● **SUPPLIED PASSAGE**
Vectors in 3D — Notation & Components
In Year 11 you treated vectors as arrows in a flat plane. Now lift them off the page. Every point in three-dimensional space can be addressed by three coordinates $(x, y, z)$ — and every directed quantity, from a flight path to a force, can be decomposed into three unit vectors $\mathbf{i}, \mathbf{j}, \mathbf{k}$. This lesson sets up the language and magnitude formula you'll use for the rest of Module 14.
Write the 2D vector from $A(1, 2)$ to $B(4, 6)$ in $\mathbf{i}, \mathbf{j}$ form and find its magnitude. Before checking — what extra component would you add if $B$ were lifted to $(4, 6, 12)$? Sketch your reasoning below.
Every 3D vector rewards two habits: pin down the three components (the signed displacements in $x$, $y$, $z$) and then choose a notation that suits the question (component form $\langle x, y, z\rangle$, column form, or $x\mathbf{i} + y\mathbf{j} + z\mathbf{k}$). Mixing forms mid-working is the single biggest cause of arithmetic slips.
The components-axis-magnitude reading: (1) identify the displacement in each axis $x$, $y$, $z$, (2) attach the unit vectors $\mathbf{i}, \mathbf{j}, \mathbf{k}$, (3) compute the magnitude via Pythagoras in 3D.

● **INFORMATION PROVIDED**
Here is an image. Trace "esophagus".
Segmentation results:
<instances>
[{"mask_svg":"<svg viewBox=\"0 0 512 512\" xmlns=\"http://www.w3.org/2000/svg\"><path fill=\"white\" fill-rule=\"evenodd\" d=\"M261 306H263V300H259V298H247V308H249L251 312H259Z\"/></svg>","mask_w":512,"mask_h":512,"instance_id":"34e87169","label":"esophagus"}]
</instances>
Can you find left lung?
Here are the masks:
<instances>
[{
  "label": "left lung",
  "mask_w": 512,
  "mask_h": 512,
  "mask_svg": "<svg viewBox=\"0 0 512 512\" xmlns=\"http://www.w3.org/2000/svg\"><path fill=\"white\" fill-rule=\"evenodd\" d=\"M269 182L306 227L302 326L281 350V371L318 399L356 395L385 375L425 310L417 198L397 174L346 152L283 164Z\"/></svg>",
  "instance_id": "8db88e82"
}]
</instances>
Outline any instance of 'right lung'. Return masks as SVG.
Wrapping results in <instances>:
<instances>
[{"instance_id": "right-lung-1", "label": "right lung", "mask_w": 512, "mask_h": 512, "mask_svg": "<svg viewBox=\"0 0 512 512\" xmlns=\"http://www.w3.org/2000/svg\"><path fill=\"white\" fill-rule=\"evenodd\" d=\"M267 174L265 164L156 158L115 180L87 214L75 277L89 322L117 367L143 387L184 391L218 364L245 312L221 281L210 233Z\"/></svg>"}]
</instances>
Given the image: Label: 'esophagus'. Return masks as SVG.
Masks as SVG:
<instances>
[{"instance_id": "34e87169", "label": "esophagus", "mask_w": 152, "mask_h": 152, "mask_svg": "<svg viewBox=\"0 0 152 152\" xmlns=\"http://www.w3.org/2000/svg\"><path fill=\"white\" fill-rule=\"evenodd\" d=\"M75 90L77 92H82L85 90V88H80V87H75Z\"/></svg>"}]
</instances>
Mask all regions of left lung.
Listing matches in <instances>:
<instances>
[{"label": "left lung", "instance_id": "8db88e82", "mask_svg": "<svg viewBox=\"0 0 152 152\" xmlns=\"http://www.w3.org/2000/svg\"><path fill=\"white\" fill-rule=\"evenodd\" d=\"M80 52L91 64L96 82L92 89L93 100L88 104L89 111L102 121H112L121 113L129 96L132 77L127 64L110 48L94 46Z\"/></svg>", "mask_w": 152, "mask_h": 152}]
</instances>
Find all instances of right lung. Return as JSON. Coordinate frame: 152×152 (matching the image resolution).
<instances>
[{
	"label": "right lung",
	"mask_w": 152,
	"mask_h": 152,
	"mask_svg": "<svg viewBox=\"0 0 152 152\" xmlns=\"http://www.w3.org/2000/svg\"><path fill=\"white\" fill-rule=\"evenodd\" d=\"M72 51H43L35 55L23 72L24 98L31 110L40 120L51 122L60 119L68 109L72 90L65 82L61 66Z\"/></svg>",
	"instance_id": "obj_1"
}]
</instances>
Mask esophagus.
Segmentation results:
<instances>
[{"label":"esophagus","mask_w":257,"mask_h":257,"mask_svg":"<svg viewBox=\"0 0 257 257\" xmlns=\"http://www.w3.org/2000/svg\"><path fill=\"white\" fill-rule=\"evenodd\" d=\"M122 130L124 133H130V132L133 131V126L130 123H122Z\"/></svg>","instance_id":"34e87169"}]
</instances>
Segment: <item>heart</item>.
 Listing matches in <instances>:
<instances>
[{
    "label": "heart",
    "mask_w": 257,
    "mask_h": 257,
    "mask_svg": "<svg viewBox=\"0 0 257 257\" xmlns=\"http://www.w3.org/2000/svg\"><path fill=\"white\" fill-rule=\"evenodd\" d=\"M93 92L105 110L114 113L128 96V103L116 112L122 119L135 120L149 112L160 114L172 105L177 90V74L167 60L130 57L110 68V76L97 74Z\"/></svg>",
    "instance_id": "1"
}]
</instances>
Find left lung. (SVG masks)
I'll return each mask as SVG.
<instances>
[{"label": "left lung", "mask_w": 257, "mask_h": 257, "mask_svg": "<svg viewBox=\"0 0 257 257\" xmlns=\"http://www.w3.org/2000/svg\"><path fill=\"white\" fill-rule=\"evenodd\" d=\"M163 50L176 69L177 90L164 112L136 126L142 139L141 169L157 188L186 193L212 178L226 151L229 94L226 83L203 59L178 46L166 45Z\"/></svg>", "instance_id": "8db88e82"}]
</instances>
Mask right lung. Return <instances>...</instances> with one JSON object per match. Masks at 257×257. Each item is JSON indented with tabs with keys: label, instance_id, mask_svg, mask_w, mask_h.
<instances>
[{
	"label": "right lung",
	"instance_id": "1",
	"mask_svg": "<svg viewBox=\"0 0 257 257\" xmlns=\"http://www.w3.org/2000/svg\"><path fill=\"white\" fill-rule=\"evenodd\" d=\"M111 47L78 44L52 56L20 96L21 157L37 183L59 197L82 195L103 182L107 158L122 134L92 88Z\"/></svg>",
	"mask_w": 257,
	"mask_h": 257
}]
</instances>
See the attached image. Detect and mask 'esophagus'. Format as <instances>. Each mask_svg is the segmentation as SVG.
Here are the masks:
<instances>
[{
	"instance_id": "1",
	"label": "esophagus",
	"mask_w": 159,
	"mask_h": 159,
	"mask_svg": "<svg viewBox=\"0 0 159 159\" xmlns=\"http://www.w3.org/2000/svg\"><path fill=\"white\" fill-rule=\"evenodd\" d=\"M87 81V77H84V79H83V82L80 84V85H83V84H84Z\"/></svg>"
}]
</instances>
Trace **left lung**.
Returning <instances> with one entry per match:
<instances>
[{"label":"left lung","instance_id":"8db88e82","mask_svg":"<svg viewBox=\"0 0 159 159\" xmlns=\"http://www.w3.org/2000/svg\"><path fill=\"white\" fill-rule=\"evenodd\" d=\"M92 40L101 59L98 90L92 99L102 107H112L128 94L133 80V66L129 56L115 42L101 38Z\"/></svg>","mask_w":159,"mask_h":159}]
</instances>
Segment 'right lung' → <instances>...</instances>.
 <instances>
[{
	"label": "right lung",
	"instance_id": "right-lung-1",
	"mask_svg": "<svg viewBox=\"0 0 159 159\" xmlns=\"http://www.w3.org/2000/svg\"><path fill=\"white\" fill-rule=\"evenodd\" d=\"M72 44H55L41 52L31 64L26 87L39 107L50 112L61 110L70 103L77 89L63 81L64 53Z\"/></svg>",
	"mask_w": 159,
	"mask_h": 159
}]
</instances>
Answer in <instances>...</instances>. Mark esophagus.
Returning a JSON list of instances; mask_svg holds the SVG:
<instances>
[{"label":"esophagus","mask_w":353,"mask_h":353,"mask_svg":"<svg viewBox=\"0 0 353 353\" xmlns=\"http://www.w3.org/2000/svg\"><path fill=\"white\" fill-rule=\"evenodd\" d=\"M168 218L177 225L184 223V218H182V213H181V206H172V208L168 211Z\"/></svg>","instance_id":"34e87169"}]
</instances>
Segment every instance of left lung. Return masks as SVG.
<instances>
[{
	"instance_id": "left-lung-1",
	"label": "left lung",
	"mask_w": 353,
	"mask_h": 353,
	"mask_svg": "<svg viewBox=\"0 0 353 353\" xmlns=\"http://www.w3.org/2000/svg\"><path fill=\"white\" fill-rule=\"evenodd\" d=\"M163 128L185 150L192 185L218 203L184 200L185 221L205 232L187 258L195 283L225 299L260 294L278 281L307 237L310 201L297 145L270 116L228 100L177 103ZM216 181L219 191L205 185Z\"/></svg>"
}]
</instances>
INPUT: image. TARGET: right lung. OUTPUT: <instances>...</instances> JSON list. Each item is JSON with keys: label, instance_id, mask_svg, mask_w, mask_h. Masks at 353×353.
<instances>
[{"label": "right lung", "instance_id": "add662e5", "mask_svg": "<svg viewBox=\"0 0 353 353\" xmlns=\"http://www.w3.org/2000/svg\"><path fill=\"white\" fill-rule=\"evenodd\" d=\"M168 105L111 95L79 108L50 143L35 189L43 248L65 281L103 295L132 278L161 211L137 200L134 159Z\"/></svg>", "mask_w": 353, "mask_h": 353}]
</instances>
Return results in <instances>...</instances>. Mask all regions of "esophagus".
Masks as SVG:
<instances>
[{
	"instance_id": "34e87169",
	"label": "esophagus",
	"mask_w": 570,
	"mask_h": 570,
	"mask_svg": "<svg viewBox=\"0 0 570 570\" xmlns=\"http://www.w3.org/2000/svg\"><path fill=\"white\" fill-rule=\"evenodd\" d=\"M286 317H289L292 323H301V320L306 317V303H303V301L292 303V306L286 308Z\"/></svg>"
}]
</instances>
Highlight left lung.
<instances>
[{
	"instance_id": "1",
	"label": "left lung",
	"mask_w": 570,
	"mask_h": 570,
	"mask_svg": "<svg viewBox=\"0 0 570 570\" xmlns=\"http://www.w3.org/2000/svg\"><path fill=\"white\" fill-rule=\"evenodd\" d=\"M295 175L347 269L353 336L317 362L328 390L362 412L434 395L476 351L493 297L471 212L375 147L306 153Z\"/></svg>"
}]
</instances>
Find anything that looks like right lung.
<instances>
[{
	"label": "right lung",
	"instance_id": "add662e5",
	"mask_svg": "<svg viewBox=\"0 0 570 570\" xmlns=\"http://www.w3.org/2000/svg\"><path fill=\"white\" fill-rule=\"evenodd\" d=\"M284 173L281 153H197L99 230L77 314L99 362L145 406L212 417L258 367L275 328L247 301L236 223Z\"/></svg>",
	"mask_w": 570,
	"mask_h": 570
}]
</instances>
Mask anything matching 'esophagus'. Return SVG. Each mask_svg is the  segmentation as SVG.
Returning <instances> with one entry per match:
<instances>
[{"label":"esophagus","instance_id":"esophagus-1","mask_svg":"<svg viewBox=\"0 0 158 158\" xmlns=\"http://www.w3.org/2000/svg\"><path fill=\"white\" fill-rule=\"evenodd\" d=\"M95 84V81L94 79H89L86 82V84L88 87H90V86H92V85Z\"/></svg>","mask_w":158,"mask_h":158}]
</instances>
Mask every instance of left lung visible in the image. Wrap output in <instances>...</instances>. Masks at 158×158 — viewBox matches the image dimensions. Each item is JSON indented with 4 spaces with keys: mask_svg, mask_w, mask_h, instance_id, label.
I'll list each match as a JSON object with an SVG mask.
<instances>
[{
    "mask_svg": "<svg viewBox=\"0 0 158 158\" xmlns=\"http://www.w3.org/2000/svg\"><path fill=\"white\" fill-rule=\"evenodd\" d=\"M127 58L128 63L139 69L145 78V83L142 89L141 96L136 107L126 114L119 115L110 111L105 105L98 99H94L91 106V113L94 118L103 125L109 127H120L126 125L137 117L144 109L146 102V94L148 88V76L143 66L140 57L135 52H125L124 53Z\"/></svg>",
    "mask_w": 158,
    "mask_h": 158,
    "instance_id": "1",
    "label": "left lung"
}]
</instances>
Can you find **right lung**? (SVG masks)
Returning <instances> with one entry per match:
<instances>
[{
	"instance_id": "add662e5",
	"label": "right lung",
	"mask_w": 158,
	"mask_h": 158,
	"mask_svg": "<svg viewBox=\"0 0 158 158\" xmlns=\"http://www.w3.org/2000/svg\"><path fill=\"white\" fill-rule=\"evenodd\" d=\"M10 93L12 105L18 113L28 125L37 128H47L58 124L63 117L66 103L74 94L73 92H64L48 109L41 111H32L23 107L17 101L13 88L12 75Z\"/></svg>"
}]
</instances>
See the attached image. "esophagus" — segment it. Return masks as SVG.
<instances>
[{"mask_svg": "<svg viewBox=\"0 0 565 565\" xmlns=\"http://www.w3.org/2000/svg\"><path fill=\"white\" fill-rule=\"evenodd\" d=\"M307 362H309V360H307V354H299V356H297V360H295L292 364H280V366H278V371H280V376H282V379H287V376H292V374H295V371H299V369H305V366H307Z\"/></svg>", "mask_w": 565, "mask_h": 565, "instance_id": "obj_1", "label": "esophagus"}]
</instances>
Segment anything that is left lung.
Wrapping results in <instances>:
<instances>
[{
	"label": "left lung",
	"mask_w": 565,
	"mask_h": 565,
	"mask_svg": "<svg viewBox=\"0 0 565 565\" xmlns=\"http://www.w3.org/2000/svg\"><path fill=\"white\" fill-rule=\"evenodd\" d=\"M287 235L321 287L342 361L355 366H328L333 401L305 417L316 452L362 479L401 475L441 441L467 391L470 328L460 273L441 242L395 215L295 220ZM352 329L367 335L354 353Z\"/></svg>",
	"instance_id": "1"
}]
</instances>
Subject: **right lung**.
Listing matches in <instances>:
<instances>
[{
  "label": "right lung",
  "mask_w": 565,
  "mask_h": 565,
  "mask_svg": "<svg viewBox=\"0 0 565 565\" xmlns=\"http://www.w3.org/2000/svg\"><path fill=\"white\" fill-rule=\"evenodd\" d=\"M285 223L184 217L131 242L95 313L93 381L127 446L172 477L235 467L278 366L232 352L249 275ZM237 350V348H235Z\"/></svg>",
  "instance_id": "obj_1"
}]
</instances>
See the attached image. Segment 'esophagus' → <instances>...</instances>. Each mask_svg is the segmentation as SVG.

● **EXERCISE TASKS**
1/ Translate this sentence from the 3D vectors lesson into Spanish: "Mixing forms mid-working is the single biggest cause of arithmetic slips."
2/ In the 3D vectors lesson, turn the paragraph beginning "Every 3D vector rewards two habits" into a short bulleted list that keeps its main facts.
3/ Copy out part of the 3D vectors lesson word for word. Begin at the words "Write the 2D" and stop after "your reasoning below.".

● **FULL ANSWERS**
1/ Mezclar notaciones a mitad del desarrollo es la mayor causa de errores aritméticos.

2/
- Two habits help with every 3D vector:
  - Pin down the three components, the signed displacements in $x$, $y$, $z$.
  - Choose a notation that suits the question: component form $\langle x, y, z\rangle$, column form, or $x\mathbf{i} + y\mathbf{j} + z\mathbf{k}$.
- Mixing forms partway through the working is the biggest cause of arithmetic slips.

3/
Write the 2D vector from $A(1, 2)$ to $B(4, 6)$ in $\mathbf{i}, \mathbf{j}$ form and find its magnitude. Before checking — what extra component would you add if $B$ were lifted to $(4, 6, 12)$? Sketch your reasoning below.